La pierre angulaire du cas d’espèce réside dans la capacité de discernement de l’enfant mineur qu’il convient d’apprécier in concreto. Le jugement relève que « dès lors que l’enfant est doté de cette capacité, le patient mineur doit être associé à toute décision relative à un acte médical à poser sur sa personne ».
En effet, la juridiction namuroise affirme qu’il ressort des éléments de la cause, que la jeune fille de 15 ans est dotée d’une bonne capacité de discernement. Il ressort par ailleurs de son audition, qu’elle est « très mûre pour son âge et parfaitement capable de s’exprimer ».
Le juge familial propose une solution paraissant a priori classique, en appliquant les règles de l’article 12 de la loi du 22 août 2002 à la mise en œuvre du droit du consentement libre et éclairé à l’intervention en cause. Le droit de consentir librement à toute intervention, après information préalable étant contenu dans l’article 8 de la loi du 22 août 2002. Selon la juridiction en cause, administrer un vaccin constitue immanquablement une intervention au sens de l’article 8 qui requiert le consentement.

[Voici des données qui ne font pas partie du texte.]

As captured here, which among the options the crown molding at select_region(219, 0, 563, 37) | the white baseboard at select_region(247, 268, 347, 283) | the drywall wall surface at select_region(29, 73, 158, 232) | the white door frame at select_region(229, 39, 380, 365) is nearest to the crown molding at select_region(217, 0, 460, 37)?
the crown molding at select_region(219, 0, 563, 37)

Ainsi, aux termes de l’audition de la jeune fille, il conclut au rejet de la demande du père de la voir être vaccinée contre le HPV car il estime qu’elle est dotée de la capacité de discernement. Elle doit dès lors être associée à la décision et puisqu’elle n’est pas favorable à cette vaccination, doit être suivie dans ses souhaits. La jeune mineure s’oppose de manière libre et éclairée à l’inoculation du vaccin. C’est ainsi que son père sera débouté du chef de sa demande.
L’analogie au Covid-19
Les arguments mobilisés quant à une obligation future de la vaccination ressurgissent à l’occasion de la pandémie mondiale. En effet, la vaccination contre le Covid-19 a été ouverte depuis l’été 2021 en Belgique, d’abord aux jeunes de 16-17 ans et ensuite aux mineurs de 12-15 ans. Pour ces derniers, il est souligné « la grande importante que revêt l’implication du mineur dans la prise de décision ».
Malgré la différence de traitement entre classes d’âge, il est essentiel de souligner l’implication fondamentale du patient, quel que soit son âge, dans le processus de vaccination. Nous l’aurons constaté dans le cas d’espèce.
La vaccination contre le Covid-19 polarise, non seulement au sein des familles mais également au sein de secteurs professionnels particulier ou de la société en général. Néanmoins, les discussions ont abouti à un véritable avènement de la notion de capacité de discernement du mineur qui existe en dépit de sont incapacité juridique et doit être évaluée au cas par cas en fonction de la personne concernée et dans chaque situation déterminée. Le pouvoir d’avis, voire de décision, est reconnu de façon croissante aux enfants, au fur et à mesure de leur évolution, et particulièrement concernant l’atteinte à l’intégrité physique.